8th Chief Justice of Tripura High Court
- In office 17 April 2023 – 18 July 2025
- Nominated by: D. Y. Chandrachud
- Appointed by: Droupadi Murmu
- Preceded by: Jaswant Singh; T. A. Goud (acting);
- Succeeded by: M. S. R. Rao; T. A. Goud (acting);

Judge of Jharkhand High Court
- In office 24 January 2012 – 16 April 2023
- Nominated by: S. H. Kapadia
- Appointed by: Pratibha Patil
- Acting Chief Justice
- In office 20 December 2022 – 19 February 2023
- Appointed by: Droupadi Murmu
- Preceded by: Ravi Ranjan
- Succeeded by: Sanjaya Kumar Mishra

Personal details
- Born: 7 July 1965 (age 61)
- Relations: B. P. Sinha (maternal great grandfather); S. K. Singh and B. P. Singh (maternal uncle);
- Education: B. A. (Hons.), L.L.B
- Alma mater: University of Delhi

= Aparesh Kumar Singh =

7th Chief Justice of Telangana High Court

Aparesh Kumar Singh (born 7 July 1965) is an Indian judge who is currently serving as Chief Justice of Telangana High Court. He also served as the Chief Justice of Tripura High Court. He was former judge of the Jharkhand High Court where he also served as Acting Chief Justice.

== Early life ==
He passed his B.A (Hons.) and LL.B from Delhi University and enrolled as advocate in 1990 before starting practise in Patna High Court from 1990 to 2000. In 2001 he started practising in Jharkhand High Court and continued till his elevation as additional judge in same high court on 24 January 2012. He was made permanent judge on 16 January 2014.

He belongs to family of judges. 6th Chief Justice of India B. P. Sinha was his maternal great grandfather as Singh's mother was the maternal grand daughter of former CJI Sinha and sister of former supreme court judge Shiva Kirti Singh and cousin of B. P. Singh also a Supreme court judge.

== Career ==
After becoming judge in Jharkhand High Court he was appointed as executive chairman of Jharkhand State Legal Services Authority and also served as acting chief justice from 20 December 2022 to 19 February 2023 due to retirement of the then chief justice Ravi Ranjan till appointment of Sanjaya Kumar Mishra as permanent chief justice.

In February 2023, Supreme court collegium recommended him to be appointed as chief justice of Tripura High Court and he was appointed as such and took oath on 17 April 2023. Supreme Court Collegium recommended the transfer of Justice Aparesh Kumar Singh to the Telangana High Court in the same capacity during a Collegium meeting held on May 26, 2025 and he was appointed as chief justice of Telangana High Court in July 2025.

PROMPT 1: Reproduce the part of the Aparesh Kumar Singh biography between "In February 2023, Supreme" and "in July 2025.", inclusive.
PROMPT 2: According to the Aparesh Kumar Singh biography, on what date was he made a permanent judge?
PROMPT 3: List every high court named in the Aparesh Kumar Singh biography.
Rely only on the Aparesh Kumar Singh biography for these.

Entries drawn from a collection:
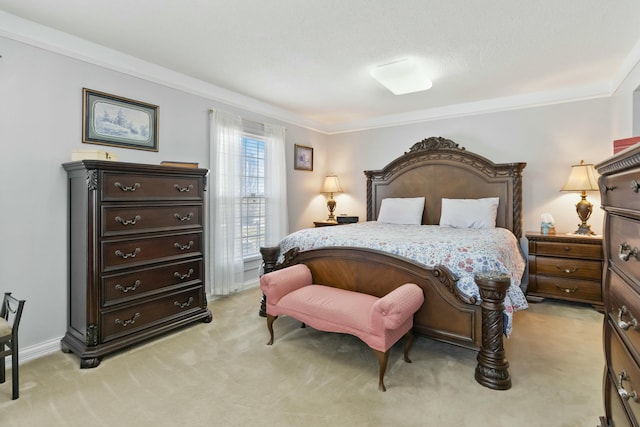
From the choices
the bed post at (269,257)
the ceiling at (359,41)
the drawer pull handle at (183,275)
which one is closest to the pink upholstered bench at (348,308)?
the bed post at (269,257)

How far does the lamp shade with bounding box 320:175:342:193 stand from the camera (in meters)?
5.32

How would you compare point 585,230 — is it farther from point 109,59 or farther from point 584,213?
point 109,59

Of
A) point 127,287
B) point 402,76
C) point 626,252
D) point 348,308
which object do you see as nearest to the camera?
point 626,252

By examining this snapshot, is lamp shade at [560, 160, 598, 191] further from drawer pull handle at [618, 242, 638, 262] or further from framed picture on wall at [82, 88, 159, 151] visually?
framed picture on wall at [82, 88, 159, 151]

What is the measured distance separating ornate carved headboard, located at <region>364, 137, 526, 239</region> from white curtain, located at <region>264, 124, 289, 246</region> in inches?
53.5

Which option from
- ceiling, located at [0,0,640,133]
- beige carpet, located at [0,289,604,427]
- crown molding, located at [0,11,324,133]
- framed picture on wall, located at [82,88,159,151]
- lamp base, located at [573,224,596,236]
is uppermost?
ceiling, located at [0,0,640,133]

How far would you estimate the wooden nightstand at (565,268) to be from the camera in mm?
3302

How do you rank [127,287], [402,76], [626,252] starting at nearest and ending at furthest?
1. [626,252]
2. [127,287]
3. [402,76]

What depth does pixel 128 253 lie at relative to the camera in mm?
2477

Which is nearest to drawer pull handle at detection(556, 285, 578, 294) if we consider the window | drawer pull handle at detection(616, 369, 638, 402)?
drawer pull handle at detection(616, 369, 638, 402)

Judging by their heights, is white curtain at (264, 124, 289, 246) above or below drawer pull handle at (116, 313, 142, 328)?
above

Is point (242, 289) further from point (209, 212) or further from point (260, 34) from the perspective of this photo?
point (260, 34)

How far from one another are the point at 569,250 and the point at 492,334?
2.13 meters

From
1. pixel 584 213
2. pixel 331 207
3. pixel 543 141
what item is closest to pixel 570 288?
pixel 584 213
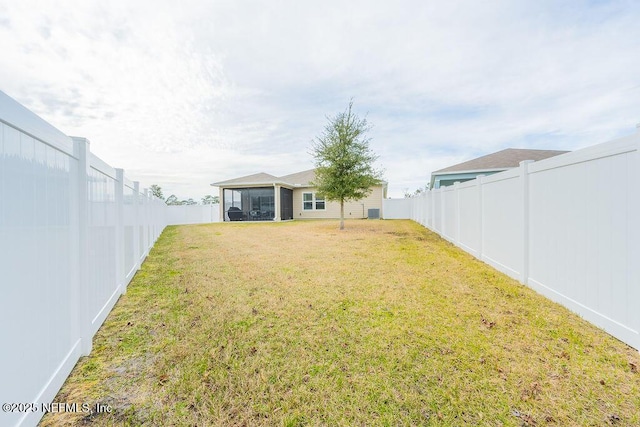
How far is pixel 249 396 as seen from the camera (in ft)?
6.54

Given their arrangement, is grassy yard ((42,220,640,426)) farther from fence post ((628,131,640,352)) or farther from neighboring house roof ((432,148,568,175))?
neighboring house roof ((432,148,568,175))

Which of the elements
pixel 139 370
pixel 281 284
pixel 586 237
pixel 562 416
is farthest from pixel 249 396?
pixel 586 237

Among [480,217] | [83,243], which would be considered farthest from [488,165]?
[83,243]

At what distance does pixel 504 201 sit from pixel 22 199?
6275mm

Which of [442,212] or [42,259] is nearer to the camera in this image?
[42,259]

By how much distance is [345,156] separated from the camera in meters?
14.0

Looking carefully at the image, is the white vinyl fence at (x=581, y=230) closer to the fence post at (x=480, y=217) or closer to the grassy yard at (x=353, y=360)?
the grassy yard at (x=353, y=360)

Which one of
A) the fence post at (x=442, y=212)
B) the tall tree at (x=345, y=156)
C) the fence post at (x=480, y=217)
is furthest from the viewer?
the tall tree at (x=345, y=156)

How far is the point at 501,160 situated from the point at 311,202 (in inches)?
556

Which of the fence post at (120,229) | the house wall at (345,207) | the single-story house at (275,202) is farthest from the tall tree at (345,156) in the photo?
the fence post at (120,229)

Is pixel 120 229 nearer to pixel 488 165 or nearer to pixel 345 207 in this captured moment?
pixel 488 165

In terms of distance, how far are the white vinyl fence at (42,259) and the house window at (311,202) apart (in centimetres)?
2127

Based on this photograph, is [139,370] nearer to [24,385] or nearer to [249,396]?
[24,385]

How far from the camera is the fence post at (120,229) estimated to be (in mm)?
4106
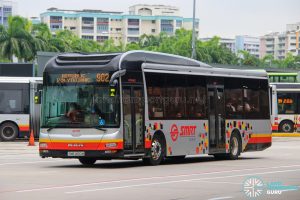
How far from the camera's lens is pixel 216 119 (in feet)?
95.0

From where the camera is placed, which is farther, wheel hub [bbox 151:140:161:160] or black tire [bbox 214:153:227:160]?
black tire [bbox 214:153:227:160]

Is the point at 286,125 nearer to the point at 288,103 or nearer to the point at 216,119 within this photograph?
the point at 288,103

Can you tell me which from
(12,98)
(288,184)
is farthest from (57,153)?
(12,98)

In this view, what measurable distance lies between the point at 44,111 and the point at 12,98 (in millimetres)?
20719

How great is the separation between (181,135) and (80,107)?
12.4ft

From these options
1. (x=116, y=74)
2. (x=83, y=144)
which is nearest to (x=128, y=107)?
(x=116, y=74)

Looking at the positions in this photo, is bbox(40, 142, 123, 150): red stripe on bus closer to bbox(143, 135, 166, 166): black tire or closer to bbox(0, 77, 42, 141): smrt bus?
bbox(143, 135, 166, 166): black tire

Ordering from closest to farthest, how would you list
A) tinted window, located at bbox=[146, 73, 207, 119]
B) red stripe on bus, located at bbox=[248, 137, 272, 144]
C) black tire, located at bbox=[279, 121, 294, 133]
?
tinted window, located at bbox=[146, 73, 207, 119] → red stripe on bus, located at bbox=[248, 137, 272, 144] → black tire, located at bbox=[279, 121, 294, 133]

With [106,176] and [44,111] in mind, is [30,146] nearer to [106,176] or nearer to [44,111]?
[44,111]

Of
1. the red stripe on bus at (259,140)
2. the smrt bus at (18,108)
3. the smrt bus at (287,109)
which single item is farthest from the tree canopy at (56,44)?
the red stripe on bus at (259,140)

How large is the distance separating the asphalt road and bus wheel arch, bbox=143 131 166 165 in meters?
0.40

EXPECTED ANSWER 1:
In February 2023, Supreme court collegium recommended him to be appointed as chief justice of Tripura High Court and he was appointed as such and took oath on 17 April 2023. Supreme Court Collegium recommended the transfer of Justice Aparesh Kumar Singh to the Telangana High Court in the same capacity during a Collegium meeting held on May 26, 2025 and he was appointed as chief justice of Telangana High Court in July 2025.

EXPECTED ANSWER 2: 16 January 2014

EXPECTED ANSWER 3: Tripura High Court, Jharkhand High Court, Telangana High Court, Patna High Court